*Exercise:* The lines below, from the one holding "Médiators Jim Dunlop" through the one holding "Scott Foil Carbon Di2 2014 - фото 3", are to be restated word for word, with all images left out.

*Provided information:*
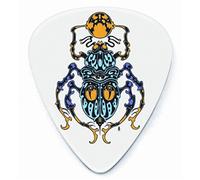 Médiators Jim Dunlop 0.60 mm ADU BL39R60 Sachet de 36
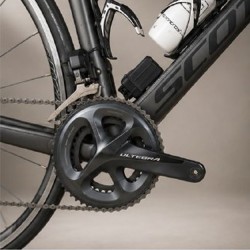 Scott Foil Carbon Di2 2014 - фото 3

--

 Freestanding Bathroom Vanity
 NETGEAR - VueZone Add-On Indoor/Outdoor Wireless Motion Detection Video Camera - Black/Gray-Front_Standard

...

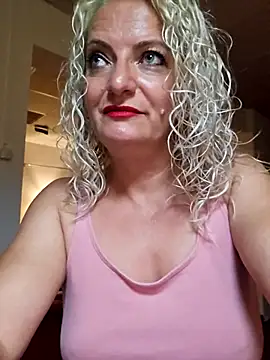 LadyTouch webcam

*Answer area:*
 Médiators Jim Dunlop 0.60 mm ADU BL39R60 Sachet de 36
 Scott Foil Carbon Di2 2014 - фото 3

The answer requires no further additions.